-- Aufgabe --
Kopiere aus dem Kommentarverlauf unten den Abschnitt, der mit „Hat sie auch“ beginnt und bis einschließlich „sie ist real.“ reicht, Wort für Wort.

-- Vorgegebener Text --
--------------------

Bei der Nüsselsau könnte man ja mal eine Ausnahme machen und ne gepflegte Steinigung durchführen. Nur so der Form halber, es muss ja alles seine Ordnung haben.
Dann kann sie ja Stein und Bein drauf schwören alles zum Wohle der Kinder gemacht zu haben. Jawoll, steinigen. 😉

11 Jahre zuvor

Nein Winnie, nicht mal bei der Frau Birnbacher-Faselschweif.

Irgenwie habe ich nicht das Gefühl, dass diese Geschichte ein Happy-End hat.

Winnie
Reply to  Konni Scheller
11 Jahre zuvor

Hat sie auch mit Sicherheit nicht, sehe ich auch so. Wenn die Nüsselwurst nur einen Steinwurf weit entfernt ist, kann es kein gutes Ende nehmen. 😉

Uli-mit-Hut
11 Jahre zuvor

Wo sind ordentliche, ehrliche und streitbare Anwälte, die auch mal einfach ohne Geld helfen – wenn man sie braucht …

… aber die Geschichte ist wohl keine Märchen … oder? Hört sich sehr real an – leider!

Reply to  Uli-mit-Hut
11 Jahre zuvor

Nein, sie ist real.

Rena
11 Jahre zuvor

Ich denke wie Uli-mit-Hut: es wird genügend Familien in Deutschland geben, denen es ähnlich geht. Und auch genügend Familien, in denen Kinder unter den „Umständen“ leiden, ohne dass eingegriffen wird.

11 Jahre zuvor

MEEEEEEEEEEEEEEEEEEEEEEEEEEEEEEEHR! Schnell, ich will MEEEEEEEEEEEEEEEHR!!! Jetzt und so 😉

MsTaxi
11 Jahre zuvor

Da muss ich mal, etwas abgewandelt, Erich Kaestner zitieren: „Hat denn nicht gerade mal ein Riese eine Hand frei,um ihr den Hosenboden stramm zu ziehen?“

Hoffentlich geht es doch noch irgendwie gut aus, auch wenn ich in der Sozialarbeiterin keine Zauberfee vermute.

Astrid
11 Jahre zuvor

Bei Spiegel TV online ist ne Geschichte zu sehen wie eine Frau die Jahrelang gegen den krebs kämpft die Kinder weggenommen bekommen hat, weil sie alleine nicht mehr perfekt sichum alles kümmern kann, anstatt ihr eine Haushaltshilfe zur Verfügung zu stellen (sowas zahlen die krankenkassen oder so glaube ich in so einem Fall ja).

Ich musste da etwas an die Günther Geschichte denken, weil bei ihr auch so ne nette „Familienhilfe“ war die zu nix gut war, darum dachte ich, ich füge das mal ein. http://www.spiegel.tv/filme/krebskranke-mutter-jugendamt/

as
11 Jahre zuvor

Ruft Rechtsanwalt Rixe aus Bielefeld an. Der kann hexen und zaubern. Kopf hoch…das wird! Verbessere die Umstände und dann kämpfe hart, aber ohne Gewalt.

--------------------

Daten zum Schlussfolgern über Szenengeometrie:

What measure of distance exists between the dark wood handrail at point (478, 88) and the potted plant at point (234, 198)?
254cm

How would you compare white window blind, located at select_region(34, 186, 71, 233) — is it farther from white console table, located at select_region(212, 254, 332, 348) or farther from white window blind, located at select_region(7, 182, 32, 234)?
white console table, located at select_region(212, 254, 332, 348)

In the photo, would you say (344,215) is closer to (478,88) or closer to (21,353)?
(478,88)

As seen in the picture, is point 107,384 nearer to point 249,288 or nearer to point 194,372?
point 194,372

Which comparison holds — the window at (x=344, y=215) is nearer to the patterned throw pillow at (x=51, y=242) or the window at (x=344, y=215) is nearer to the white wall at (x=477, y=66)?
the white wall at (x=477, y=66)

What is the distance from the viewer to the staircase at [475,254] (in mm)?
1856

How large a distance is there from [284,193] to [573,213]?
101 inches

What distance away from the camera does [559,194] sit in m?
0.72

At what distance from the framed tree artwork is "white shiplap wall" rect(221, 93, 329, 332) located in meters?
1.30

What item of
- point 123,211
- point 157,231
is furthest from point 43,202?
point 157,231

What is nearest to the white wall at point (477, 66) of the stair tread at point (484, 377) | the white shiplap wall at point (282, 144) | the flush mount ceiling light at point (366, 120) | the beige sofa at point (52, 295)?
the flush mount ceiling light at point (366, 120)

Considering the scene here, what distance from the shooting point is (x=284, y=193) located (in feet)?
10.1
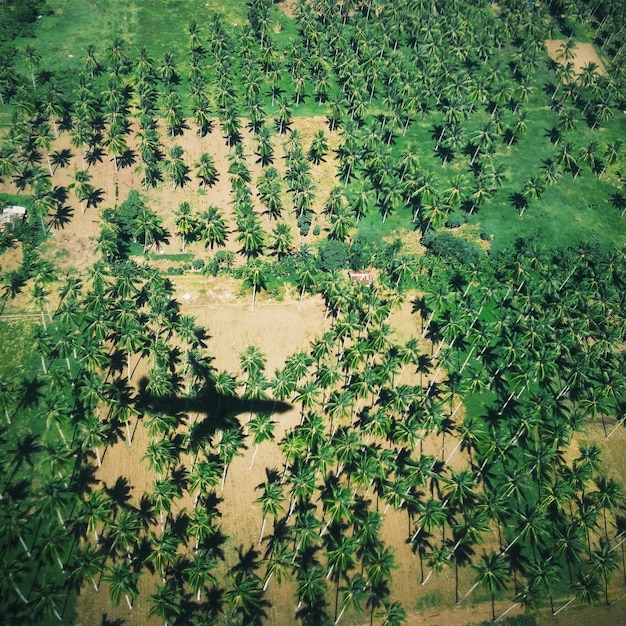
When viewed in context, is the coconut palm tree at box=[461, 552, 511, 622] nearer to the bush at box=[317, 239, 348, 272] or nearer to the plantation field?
the plantation field

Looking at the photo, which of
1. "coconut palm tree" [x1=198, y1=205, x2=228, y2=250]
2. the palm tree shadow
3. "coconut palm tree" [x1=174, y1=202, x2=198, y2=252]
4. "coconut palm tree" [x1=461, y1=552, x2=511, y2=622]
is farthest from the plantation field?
"coconut palm tree" [x1=461, y1=552, x2=511, y2=622]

--------------------

-- Lösung --
Hat sie auch mit Sicherheit nicht, sehe ich auch so. Wenn die Nüsselwurst nur einen Steinwurf weit entfernt ist, kann es kein gutes Ende nehmen. 😉

Uli-mit-Hut
11 Jahre zuvor

Wo sind ordentliche, ehrliche und streitbare Anwälte, die auch mal einfach ohne Geld helfen – wenn man sie braucht …

… aber die Geschichte ist wohl keine Märchen … oder? Hört sich sehr real an – leider!

Reply to  Uli-mit-Hut
11 Jahre zuvor

Nein, sie ist real.